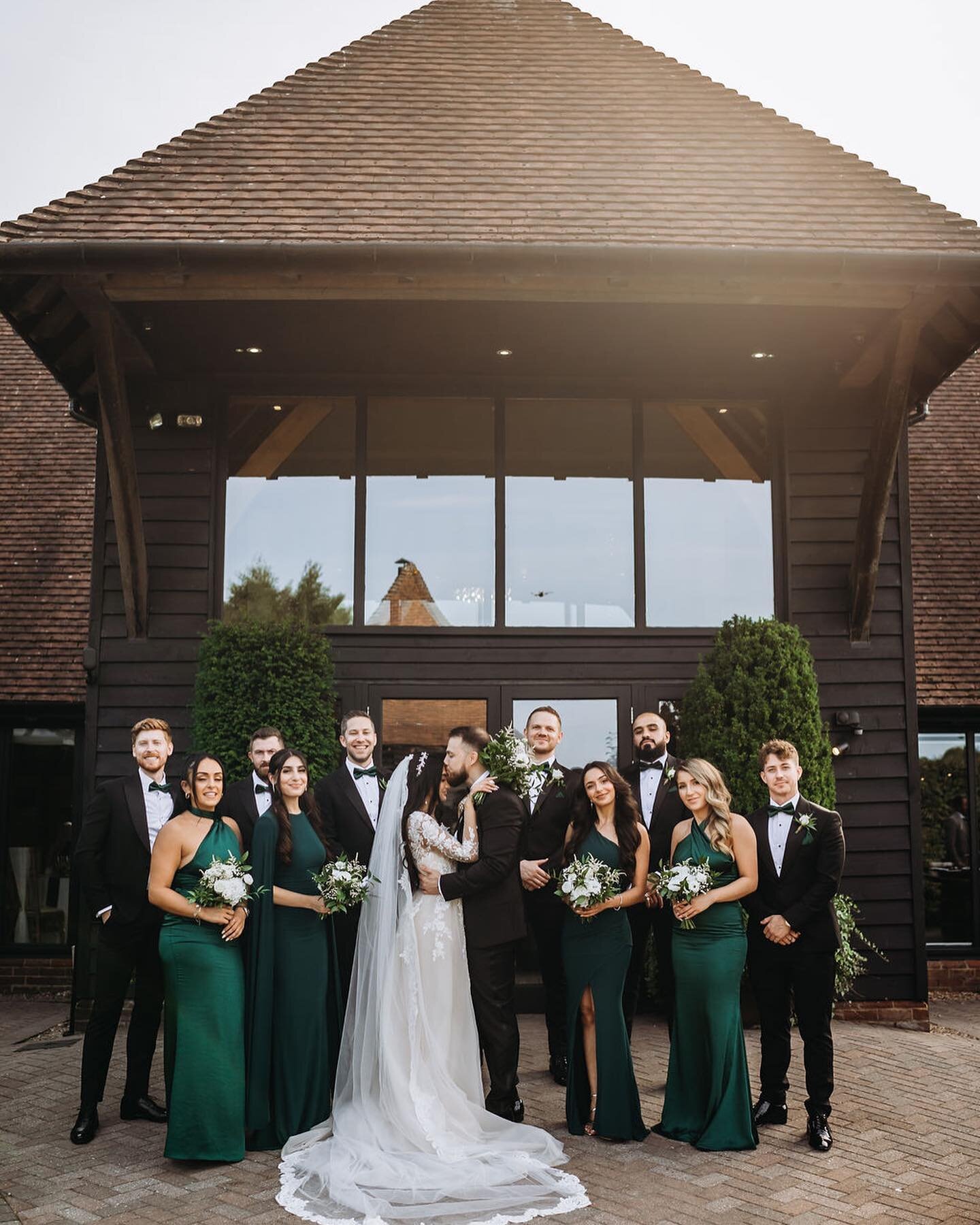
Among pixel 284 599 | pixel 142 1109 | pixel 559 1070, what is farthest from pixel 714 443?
pixel 142 1109

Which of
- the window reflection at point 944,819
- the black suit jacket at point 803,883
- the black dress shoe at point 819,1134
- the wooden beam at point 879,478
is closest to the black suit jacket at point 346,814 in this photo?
the black suit jacket at point 803,883

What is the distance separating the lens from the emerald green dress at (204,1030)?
5.32 m

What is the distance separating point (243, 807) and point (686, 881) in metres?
2.53

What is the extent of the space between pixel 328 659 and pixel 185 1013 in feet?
12.2

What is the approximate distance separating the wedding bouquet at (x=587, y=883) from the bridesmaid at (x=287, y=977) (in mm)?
1206

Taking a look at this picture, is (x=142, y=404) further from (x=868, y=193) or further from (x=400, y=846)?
(x=868, y=193)

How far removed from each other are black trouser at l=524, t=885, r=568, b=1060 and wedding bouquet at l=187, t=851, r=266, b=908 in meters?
1.84

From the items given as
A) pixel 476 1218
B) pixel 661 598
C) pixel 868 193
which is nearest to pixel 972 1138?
pixel 476 1218

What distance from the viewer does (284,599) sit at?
30.8 ft

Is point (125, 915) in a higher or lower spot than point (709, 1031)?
higher

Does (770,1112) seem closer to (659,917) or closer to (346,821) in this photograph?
(659,917)

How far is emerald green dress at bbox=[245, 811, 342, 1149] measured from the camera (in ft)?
18.4

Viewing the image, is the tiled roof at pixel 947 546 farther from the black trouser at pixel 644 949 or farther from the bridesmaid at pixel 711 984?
the bridesmaid at pixel 711 984

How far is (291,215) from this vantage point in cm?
809
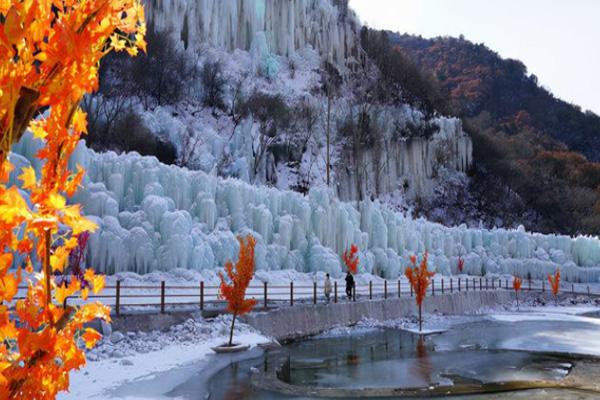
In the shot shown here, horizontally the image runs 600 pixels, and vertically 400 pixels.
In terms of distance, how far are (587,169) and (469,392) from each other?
76.3 metres

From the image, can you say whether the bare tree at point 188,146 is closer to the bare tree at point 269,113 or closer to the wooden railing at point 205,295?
the bare tree at point 269,113

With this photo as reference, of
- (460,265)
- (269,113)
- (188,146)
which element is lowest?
(460,265)

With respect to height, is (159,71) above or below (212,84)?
above

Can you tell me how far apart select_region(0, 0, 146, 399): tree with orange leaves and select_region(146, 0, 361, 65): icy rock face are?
5608 centimetres

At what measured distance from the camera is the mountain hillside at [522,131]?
7050 cm

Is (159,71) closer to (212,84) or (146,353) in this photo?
(212,84)

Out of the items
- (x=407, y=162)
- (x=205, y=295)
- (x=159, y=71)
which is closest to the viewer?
(x=205, y=295)

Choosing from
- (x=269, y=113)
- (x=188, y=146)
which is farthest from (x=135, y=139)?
(x=269, y=113)

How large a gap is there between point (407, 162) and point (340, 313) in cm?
4316

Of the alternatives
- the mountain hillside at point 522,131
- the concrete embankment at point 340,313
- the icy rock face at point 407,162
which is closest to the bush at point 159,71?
the icy rock face at point 407,162

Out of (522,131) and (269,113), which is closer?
(269,113)

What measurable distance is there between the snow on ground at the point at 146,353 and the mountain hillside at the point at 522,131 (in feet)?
203

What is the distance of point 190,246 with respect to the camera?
2200cm

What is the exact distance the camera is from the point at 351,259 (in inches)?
1223
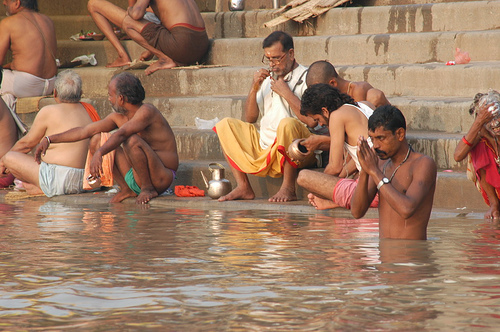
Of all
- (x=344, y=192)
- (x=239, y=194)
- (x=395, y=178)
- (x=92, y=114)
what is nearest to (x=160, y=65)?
(x=92, y=114)

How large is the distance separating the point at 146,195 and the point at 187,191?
42 centimetres

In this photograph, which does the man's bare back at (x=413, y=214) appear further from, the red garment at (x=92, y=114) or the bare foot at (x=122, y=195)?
the red garment at (x=92, y=114)

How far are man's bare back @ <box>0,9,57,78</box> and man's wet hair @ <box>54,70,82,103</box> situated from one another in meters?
2.46

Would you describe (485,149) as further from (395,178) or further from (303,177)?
(395,178)

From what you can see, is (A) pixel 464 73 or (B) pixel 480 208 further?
(A) pixel 464 73

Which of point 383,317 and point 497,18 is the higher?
point 497,18

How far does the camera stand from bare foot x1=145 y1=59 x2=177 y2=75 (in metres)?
10.2

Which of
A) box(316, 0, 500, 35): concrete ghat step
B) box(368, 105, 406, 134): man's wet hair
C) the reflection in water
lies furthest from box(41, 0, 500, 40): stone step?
box(368, 105, 406, 134): man's wet hair

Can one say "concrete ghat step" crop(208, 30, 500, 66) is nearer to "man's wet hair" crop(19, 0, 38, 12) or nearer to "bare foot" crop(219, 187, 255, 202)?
"man's wet hair" crop(19, 0, 38, 12)

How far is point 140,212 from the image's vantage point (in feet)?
24.1

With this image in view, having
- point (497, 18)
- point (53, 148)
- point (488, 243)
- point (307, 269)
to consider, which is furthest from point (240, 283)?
point (497, 18)

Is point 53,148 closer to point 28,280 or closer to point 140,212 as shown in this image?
point 140,212

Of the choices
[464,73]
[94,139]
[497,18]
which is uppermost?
[497,18]

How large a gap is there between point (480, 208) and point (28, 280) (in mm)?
3843
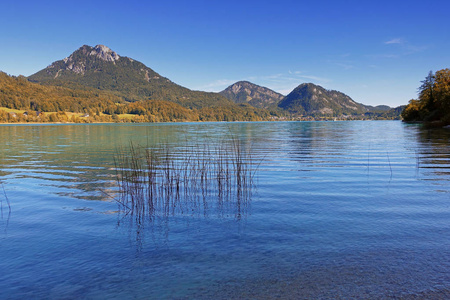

Your goal: Please gather every line of the listing above that contains the word "large".

Final result:
How large a gap is there between point (407, 162) and point (340, 313) in cm?
How large is the distance separating the point at 146,195 and the point at 187,191?
How large a gap is there between point (480, 208) and point (28, 280) (in mm)?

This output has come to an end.